## Written request
Starting at the line that contains "How far from the stone", print every remaining line of the entries, unchanged, and output nothing more.

## Input for this task

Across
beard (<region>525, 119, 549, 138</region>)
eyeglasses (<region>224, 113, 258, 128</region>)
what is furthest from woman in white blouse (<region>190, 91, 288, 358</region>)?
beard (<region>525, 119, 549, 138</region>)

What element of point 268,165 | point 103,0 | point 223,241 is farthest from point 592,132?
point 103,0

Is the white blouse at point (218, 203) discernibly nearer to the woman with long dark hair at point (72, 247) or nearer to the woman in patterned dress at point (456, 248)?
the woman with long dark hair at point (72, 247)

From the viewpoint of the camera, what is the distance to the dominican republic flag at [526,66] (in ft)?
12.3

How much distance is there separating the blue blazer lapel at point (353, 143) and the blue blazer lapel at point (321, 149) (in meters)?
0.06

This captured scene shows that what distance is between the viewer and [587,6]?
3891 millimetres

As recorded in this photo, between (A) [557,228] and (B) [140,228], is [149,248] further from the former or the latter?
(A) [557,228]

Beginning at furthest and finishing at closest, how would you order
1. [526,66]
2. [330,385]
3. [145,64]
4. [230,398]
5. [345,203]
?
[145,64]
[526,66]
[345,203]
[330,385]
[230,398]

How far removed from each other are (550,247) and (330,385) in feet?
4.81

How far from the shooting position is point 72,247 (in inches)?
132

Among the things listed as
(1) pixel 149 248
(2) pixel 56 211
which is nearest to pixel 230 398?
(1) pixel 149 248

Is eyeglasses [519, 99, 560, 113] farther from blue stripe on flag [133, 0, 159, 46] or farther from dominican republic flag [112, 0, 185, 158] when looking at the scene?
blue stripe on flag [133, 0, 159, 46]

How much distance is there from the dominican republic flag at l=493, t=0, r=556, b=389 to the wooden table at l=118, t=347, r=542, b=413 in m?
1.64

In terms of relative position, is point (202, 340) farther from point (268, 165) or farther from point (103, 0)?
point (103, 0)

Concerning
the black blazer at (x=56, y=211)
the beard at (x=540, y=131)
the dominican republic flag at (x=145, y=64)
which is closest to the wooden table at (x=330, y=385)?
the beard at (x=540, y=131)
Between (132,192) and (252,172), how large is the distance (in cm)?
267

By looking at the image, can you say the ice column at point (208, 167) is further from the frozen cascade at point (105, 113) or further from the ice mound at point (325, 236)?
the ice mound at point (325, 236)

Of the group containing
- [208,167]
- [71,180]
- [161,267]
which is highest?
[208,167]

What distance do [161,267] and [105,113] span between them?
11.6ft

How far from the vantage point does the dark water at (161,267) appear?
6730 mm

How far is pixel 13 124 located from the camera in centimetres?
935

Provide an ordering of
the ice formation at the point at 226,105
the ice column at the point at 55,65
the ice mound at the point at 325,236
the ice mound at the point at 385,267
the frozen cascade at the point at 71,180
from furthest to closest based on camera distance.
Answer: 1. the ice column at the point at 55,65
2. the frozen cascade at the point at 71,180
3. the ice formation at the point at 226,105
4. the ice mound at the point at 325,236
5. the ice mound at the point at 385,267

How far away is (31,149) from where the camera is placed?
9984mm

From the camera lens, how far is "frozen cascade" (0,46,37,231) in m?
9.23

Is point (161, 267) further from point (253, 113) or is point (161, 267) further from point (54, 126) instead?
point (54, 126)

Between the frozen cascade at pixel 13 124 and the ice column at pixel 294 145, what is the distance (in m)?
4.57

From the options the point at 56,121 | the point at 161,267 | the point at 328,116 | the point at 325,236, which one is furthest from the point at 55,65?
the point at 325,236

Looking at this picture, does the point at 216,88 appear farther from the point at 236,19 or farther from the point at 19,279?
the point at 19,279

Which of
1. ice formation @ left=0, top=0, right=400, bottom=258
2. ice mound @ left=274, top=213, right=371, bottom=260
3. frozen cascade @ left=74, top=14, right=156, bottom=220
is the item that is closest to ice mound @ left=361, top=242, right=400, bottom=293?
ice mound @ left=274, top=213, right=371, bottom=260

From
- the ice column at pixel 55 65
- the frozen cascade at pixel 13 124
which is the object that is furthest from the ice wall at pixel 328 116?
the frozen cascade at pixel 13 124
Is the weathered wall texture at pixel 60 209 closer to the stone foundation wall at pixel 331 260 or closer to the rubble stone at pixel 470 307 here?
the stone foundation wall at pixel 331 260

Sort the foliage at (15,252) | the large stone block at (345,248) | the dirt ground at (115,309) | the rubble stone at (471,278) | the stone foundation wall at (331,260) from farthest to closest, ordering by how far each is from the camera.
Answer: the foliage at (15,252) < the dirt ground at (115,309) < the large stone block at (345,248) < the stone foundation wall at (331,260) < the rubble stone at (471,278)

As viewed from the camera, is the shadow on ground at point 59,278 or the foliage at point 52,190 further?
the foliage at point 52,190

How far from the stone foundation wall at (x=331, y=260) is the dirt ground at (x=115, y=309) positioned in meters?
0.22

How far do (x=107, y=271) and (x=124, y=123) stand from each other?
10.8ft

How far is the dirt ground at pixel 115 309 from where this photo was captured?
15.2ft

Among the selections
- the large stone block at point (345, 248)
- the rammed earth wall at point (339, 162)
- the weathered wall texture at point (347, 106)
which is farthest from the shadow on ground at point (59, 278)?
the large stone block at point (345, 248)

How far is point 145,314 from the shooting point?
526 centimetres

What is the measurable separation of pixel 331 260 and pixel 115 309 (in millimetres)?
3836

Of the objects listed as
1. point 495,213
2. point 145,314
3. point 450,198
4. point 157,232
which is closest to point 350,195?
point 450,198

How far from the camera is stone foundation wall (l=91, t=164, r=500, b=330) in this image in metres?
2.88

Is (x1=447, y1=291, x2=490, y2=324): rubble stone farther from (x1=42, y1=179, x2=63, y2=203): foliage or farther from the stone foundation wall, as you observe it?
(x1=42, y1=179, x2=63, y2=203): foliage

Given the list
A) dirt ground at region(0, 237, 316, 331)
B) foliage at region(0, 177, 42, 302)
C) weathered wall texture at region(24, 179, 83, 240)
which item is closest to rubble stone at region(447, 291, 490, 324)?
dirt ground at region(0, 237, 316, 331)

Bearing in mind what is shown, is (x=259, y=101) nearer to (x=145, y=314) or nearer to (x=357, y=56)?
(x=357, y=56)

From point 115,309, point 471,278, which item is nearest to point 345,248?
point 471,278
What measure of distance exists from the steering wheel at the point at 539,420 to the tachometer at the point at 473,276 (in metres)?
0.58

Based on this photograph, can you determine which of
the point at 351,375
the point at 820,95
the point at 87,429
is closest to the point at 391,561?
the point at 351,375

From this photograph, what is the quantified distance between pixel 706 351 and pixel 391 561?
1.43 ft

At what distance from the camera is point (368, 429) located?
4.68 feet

## Output for this exercise
How far from the stone foundation wall at (x=331, y=260) is the dirt ground at (x=115, y=309) positioned in meters?
0.22

How far do (x=107, y=271) and (x=124, y=123) stand from each other?
10.8ft

How far is the dirt ground at pixel 115 309 from where this photo was captured?
15.2ft

Among the selections
- the large stone block at point (345, 248)
- the rammed earth wall at point (339, 162)
- the weathered wall texture at point (347, 106)
which is farthest from the shadow on ground at point (59, 278)?
the large stone block at point (345, 248)

How far is point 145,314 from the shooting point?
526 centimetres

What is the measurable separation of pixel 331 260 and pixel 115 309 (in millimetres)?
3836

Of the objects listed as
1. point 495,213
2. point 145,314
3. point 450,198
4. point 157,232
which is closest to point 350,195?
point 450,198

How far from the camera is stone foundation wall (l=91, t=164, r=500, b=330) in this image in metres?
2.88

Is (x1=447, y1=291, x2=490, y2=324): rubble stone farther from (x1=42, y1=179, x2=63, y2=203): foliage or farther from the stone foundation wall, as you observe it?
(x1=42, y1=179, x2=63, y2=203): foliage

Given the list
A) dirt ground at region(0, 237, 316, 331)
B) foliage at region(0, 177, 42, 302)
C) weathered wall texture at region(24, 179, 83, 240)
which item is closest to rubble stone at region(447, 291, 490, 324)?
dirt ground at region(0, 237, 316, 331)

Bearing in mind what is shown, is (x=259, y=101) nearer to (x=145, y=314) or nearer to (x=357, y=56)?
(x=357, y=56)

From point 115,309, point 471,278, which item is nearest to point 345,248?
point 471,278
What measure of distance exists from the steering wheel at the point at 539,420 to the tachometer at the point at 473,276 (in metres)?
0.58

Based on this photograph, can you determine which of
the point at 351,375
the point at 820,95
the point at 87,429
is closest to the point at 391,561?
the point at 351,375

From this photograph, what is the quantified distance between pixel 706 351 and pixel 391 561?
1.43 ft

At what distance from the camera is point (368, 429) located?
4.68 feet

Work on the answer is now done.